- **Supplied entries**
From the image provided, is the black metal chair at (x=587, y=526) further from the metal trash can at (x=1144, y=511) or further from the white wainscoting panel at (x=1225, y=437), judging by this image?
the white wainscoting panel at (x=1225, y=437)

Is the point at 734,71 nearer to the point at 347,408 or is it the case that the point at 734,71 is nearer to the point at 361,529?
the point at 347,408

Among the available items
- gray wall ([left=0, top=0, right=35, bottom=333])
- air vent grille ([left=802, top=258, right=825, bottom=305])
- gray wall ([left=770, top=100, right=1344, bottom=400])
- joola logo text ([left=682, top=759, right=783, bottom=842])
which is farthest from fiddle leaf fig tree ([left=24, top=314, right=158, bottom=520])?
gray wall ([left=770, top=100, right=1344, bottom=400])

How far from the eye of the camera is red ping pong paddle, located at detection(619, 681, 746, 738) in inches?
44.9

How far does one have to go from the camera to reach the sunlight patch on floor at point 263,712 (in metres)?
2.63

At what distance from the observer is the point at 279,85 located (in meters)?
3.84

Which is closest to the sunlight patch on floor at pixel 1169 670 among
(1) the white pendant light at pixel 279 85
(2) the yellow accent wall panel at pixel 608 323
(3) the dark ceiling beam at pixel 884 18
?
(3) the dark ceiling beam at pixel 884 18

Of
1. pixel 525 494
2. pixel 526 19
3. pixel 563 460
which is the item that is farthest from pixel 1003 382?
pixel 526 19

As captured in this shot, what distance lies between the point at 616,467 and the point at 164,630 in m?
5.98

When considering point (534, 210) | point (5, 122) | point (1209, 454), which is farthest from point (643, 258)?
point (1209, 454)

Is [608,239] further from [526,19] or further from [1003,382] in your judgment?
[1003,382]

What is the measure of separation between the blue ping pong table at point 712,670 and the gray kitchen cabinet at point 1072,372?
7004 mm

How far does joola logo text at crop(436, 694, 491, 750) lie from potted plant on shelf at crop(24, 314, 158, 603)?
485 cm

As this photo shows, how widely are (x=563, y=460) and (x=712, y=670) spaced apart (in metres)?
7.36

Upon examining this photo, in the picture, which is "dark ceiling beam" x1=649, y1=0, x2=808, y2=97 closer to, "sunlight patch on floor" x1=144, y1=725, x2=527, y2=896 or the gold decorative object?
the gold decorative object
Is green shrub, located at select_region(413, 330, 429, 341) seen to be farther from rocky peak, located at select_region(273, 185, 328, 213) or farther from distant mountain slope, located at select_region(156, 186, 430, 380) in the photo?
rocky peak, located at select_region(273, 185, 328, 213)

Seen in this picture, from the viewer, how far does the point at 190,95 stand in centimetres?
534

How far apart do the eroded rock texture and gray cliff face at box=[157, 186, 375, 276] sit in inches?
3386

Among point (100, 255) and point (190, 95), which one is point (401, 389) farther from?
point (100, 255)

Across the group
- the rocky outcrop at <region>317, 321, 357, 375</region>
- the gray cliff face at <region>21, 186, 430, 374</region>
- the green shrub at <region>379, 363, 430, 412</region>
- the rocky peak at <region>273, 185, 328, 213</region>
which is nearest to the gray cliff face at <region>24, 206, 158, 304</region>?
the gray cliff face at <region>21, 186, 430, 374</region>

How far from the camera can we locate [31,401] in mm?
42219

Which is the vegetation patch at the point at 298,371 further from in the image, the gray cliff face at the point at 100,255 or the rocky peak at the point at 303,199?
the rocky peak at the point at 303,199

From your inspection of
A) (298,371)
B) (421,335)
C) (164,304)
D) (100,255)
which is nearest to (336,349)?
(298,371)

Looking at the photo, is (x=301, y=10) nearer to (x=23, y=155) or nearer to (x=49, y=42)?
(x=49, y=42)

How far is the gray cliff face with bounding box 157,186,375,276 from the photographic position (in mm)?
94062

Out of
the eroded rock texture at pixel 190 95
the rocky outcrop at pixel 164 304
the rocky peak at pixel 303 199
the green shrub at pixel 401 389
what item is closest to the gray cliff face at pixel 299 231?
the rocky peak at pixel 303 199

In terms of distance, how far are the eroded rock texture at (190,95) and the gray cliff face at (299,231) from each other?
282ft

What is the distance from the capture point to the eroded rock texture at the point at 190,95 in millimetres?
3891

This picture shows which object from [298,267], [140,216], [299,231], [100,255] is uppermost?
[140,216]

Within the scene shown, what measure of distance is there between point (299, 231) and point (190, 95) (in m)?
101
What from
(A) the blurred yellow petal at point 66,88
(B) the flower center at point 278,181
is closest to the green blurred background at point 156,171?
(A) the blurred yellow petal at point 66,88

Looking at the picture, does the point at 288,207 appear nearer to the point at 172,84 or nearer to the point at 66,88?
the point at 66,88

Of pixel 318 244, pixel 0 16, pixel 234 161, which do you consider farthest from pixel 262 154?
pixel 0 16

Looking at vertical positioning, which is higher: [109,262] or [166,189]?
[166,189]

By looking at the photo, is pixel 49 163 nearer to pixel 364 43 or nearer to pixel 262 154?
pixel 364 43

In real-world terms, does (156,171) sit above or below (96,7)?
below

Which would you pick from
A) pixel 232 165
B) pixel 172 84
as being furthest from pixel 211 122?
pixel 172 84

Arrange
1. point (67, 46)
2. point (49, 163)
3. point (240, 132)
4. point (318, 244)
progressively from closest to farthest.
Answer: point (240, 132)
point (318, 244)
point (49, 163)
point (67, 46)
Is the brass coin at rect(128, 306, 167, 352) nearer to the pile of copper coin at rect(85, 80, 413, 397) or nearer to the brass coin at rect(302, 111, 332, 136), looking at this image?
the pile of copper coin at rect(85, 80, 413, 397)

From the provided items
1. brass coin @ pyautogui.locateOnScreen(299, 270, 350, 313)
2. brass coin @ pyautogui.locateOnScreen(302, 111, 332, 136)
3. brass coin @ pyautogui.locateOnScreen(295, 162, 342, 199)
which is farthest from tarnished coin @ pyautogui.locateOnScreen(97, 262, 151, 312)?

- **What is expected**
Reproduce each entry from the records above, character for character.

- **Task solution**
From the image provided, is the black metal chair at (x=587, y=526) further from the metal trash can at (x=1144, y=511) or further from the white wainscoting panel at (x=1225, y=437), judging by this image?
the white wainscoting panel at (x=1225, y=437)

Is the point at 734,71 nearer to the point at 347,408 or is it the case that the point at 734,71 is nearer to the point at 361,529?
the point at 347,408

Among the available items
- gray wall ([left=0, top=0, right=35, bottom=333])
- air vent grille ([left=802, top=258, right=825, bottom=305])
- gray wall ([left=770, top=100, right=1344, bottom=400])
- joola logo text ([left=682, top=759, right=783, bottom=842])
which is farthest from fiddle leaf fig tree ([left=24, top=314, right=158, bottom=520])?
gray wall ([left=770, top=100, right=1344, bottom=400])

How far from the eye of the camera is red ping pong paddle, located at detection(619, 681, 746, 738) in inches?
44.9

How far does one have to go from the camera to reach the sunlight patch on floor at point 263,712 (in metres)?
2.63

At what distance from the observer is the point at 279,85 located (in meters)?
3.84

Which is closest to the sunlight patch on floor at pixel 1169 670 among
(1) the white pendant light at pixel 279 85
(2) the yellow accent wall panel at pixel 608 323
(3) the dark ceiling beam at pixel 884 18
?
(3) the dark ceiling beam at pixel 884 18

Of
1. pixel 525 494
2. pixel 526 19
3. pixel 563 460
which is the item that is farthest from pixel 1003 382?
pixel 526 19

As captured in this shot, what distance lies between the point at 616,467 and the point at 164,630 in m?
5.98

When considering point (534, 210) | point (5, 122) | point (1209, 454), which is farthest from point (643, 258)?
point (1209, 454)

Is [608,239] further from [526,19] or further from [1003,382] in your judgment?
[1003,382]

What is the measure of separation between the blue ping pong table at point 712,670 and the gray kitchen cabinet at point 1072,372?
7004 mm

How far does joola logo text at crop(436, 694, 491, 750) lie from potted plant on shelf at crop(24, 314, 158, 603)?
485 cm

As this photo shows, how widely are (x=563, y=460) and (x=712, y=670) spaced apart (in metres)?
7.36

Upon examining this photo, in the picture, which is "dark ceiling beam" x1=649, y1=0, x2=808, y2=97 closer to, "sunlight patch on floor" x1=144, y1=725, x2=527, y2=896 or the gold decorative object?
the gold decorative object
Is green shrub, located at select_region(413, 330, 429, 341) seen to be farther from rocky peak, located at select_region(273, 185, 328, 213) or farther from distant mountain slope, located at select_region(156, 186, 430, 380) in the photo?
rocky peak, located at select_region(273, 185, 328, 213)

Seen in this picture, from the viewer, how far does the point at 190,95 stand in centimetres?
534

How far apart do the eroded rock texture and gray cliff face at box=[157, 186, 375, 276] sit in inches?
3386

Among point (100, 255) and point (190, 95), which one is point (401, 389) farther from?
point (100, 255)

Across the group
- the rocky outcrop at <region>317, 321, 357, 375</region>
- the gray cliff face at <region>21, 186, 430, 374</region>
- the green shrub at <region>379, 363, 430, 412</region>
- the rocky peak at <region>273, 185, 328, 213</region>
which is nearest to the gray cliff face at <region>24, 206, 158, 304</region>?
the gray cliff face at <region>21, 186, 430, 374</region>

How far from the camera can we locate [31,401] in mm?
42219

Which is the vegetation patch at the point at 298,371 further from in the image, the gray cliff face at the point at 100,255 or the rocky peak at the point at 303,199?
the rocky peak at the point at 303,199

From your inspection of
A) (298,371)
B) (421,335)
C) (164,304)
D) (100,255)
which is nearest to (336,349)?
(298,371)

Looking at the photo, is (x=301, y=10) nearer to (x=23, y=155) or nearer to (x=49, y=42)?
(x=49, y=42)

How far is the gray cliff face with bounding box 157,186,375,276 from the photographic position (in mm)?
94062

Out of
the eroded rock texture at pixel 190 95
the rocky outcrop at pixel 164 304
the rocky peak at pixel 303 199
the green shrub at pixel 401 389
what item is closest to the gray cliff face at pixel 299 231?
the rocky peak at pixel 303 199

In terms of distance, how far are the eroded rock texture at (190,95) and the gray cliff face at (299,231) from each other?
282ft

What is the distance from the capture point to the eroded rock texture at the point at 190,95 in millimetres?
3891

This picture shows which object from [298,267], [140,216], [299,231], [100,255] is uppermost?
[140,216]

Within the scene shown, what measure of distance is there between point (299, 231) and point (190, 95) (in m)?
101
What from
(A) the blurred yellow petal at point 66,88
(B) the flower center at point 278,181
is closest to the green blurred background at point 156,171?
(A) the blurred yellow petal at point 66,88

Looking at the picture, does the point at 288,207 appear nearer to the point at 172,84 or nearer to the point at 66,88?
the point at 66,88

Of pixel 318 244, pixel 0 16, pixel 234 161, which do you consider farthest from pixel 262 154?
pixel 0 16

Looking at vertical positioning, which is higher: [109,262] or [166,189]?
[166,189]

By looking at the photo, is pixel 49 163 nearer to pixel 364 43 or nearer to pixel 262 154?
pixel 364 43

In real-world terms, does (156,171) sit above or below (96,7)?
below

Which would you pick from
A) pixel 232 165
B) pixel 172 84
as being furthest from pixel 211 122?
pixel 172 84

Arrange
1. point (67, 46)
2. point (49, 163)
3. point (240, 132)
4. point (318, 244)
progressively from closest to farthest.
Answer: point (240, 132)
point (318, 244)
point (49, 163)
point (67, 46)
Is the brass coin at rect(128, 306, 167, 352) nearer to the pile of copper coin at rect(85, 80, 413, 397) or nearer to the brass coin at rect(302, 111, 332, 136), looking at this image?
the pile of copper coin at rect(85, 80, 413, 397)

From the provided items
1. brass coin @ pyautogui.locateOnScreen(299, 270, 350, 313)
2. brass coin @ pyautogui.locateOnScreen(302, 111, 332, 136)
3. brass coin @ pyautogui.locateOnScreen(295, 162, 342, 199)
which is farthest from tarnished coin @ pyautogui.locateOnScreen(97, 262, 151, 312)?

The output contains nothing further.